In considering meaning, the humanists and the scientists are heading toward the same destination. In a recent interview, A Mind at Play co-author Rob Goodman noted information theory’s potential to unify the two tribes:

Shannon’s life and work really called into question the whole “two cultures” paradigm, that math and science and the humanities on the other hand have very little to say to each other. . . . What Shannon was doing was not all simply hard math. It was thinking about problems that really, at the same time, consumed people in linguistics and philosophy as well.

Could information theory open a channel between the math-science tribe and the humanities tribe? Or perhaps between people and machines?

Consider Facebook’s recent decision to shut down Bob and Alice, two artificially intelligent chatbots. The bots were trained in English, but suddenly became fluent in a pidgin understandable only to each other. “I can i i everything else,” for example, was a phrase Bob used to negotiate with Alice about how to split up a task.

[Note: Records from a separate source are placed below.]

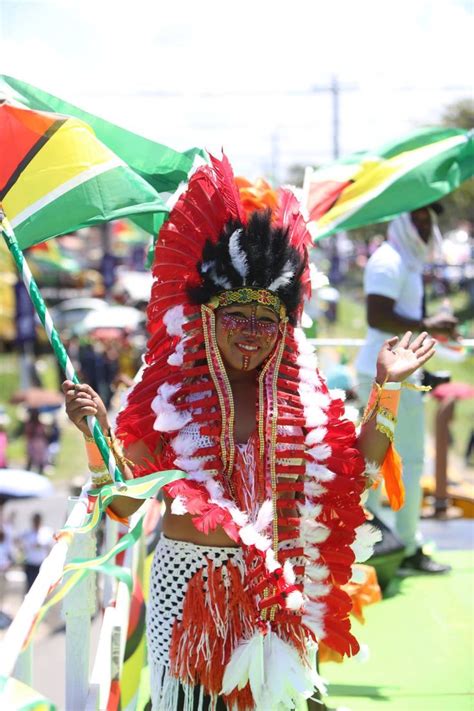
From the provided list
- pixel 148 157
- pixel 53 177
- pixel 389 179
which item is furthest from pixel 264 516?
pixel 389 179

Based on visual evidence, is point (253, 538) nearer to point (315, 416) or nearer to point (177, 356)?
point (315, 416)

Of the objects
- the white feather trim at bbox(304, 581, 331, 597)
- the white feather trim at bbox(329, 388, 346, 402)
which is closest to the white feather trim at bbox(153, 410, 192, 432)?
the white feather trim at bbox(329, 388, 346, 402)

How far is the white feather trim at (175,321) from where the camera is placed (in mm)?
2965

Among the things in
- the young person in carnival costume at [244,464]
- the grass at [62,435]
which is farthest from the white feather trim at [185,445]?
the grass at [62,435]

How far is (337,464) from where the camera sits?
2.90 meters

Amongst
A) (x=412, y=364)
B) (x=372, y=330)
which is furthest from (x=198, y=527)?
(x=372, y=330)

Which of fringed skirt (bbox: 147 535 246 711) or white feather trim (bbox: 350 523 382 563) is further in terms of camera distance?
white feather trim (bbox: 350 523 382 563)

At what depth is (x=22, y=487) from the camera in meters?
9.77

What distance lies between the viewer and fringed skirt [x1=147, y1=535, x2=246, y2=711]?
2.75 metres

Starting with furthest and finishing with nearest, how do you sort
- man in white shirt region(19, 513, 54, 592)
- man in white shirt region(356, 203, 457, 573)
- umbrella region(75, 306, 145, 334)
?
umbrella region(75, 306, 145, 334) → man in white shirt region(19, 513, 54, 592) → man in white shirt region(356, 203, 457, 573)

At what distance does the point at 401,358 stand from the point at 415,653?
1.83 metres

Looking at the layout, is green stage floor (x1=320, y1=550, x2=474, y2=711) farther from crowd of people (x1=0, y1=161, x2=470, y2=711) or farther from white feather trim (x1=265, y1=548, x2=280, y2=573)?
white feather trim (x1=265, y1=548, x2=280, y2=573)

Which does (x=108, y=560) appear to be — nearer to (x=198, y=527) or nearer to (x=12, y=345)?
(x=198, y=527)

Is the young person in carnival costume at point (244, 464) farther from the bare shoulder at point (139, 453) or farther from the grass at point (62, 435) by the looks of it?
the grass at point (62, 435)
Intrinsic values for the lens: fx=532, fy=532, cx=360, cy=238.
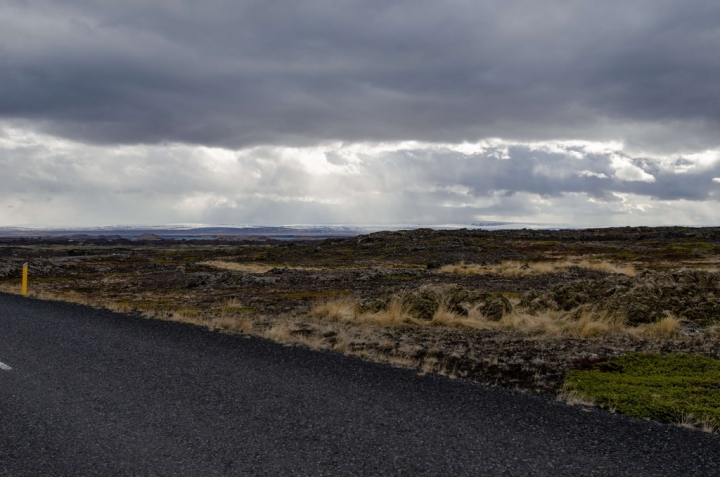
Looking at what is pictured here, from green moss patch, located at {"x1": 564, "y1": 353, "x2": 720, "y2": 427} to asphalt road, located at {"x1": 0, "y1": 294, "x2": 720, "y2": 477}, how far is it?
811 millimetres

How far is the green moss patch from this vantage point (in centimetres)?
866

Some observers framed the occasion as a harbinger of the “technological singularity,” in which “superintelligent” machines develop the ability to improve themselves—and, so the story goes, take over the world. The concern is certainly legitimate, but in a calmer moment, it’s also interesting to consider how these bots mirror human behavior, and what that may say.

What was Bob’s comment if not jargon? It is reminiscent of the transformations that human language has undergone at the hand of text messaging (IMHO). When we use jargon, acronyms, metaphors—and adding more dimensions, stories and multimedia—isn’t data compression the goal?

Despite an apparent cultural chasm between bibliophiles and technophiles, the engineering concepts of Claude Shannon’s information theory correspond elegantly to the more human elements of communication. If we develop that thought further, information theory may have a role to play as a rubric for good communication—one that cuts across at least two cultures.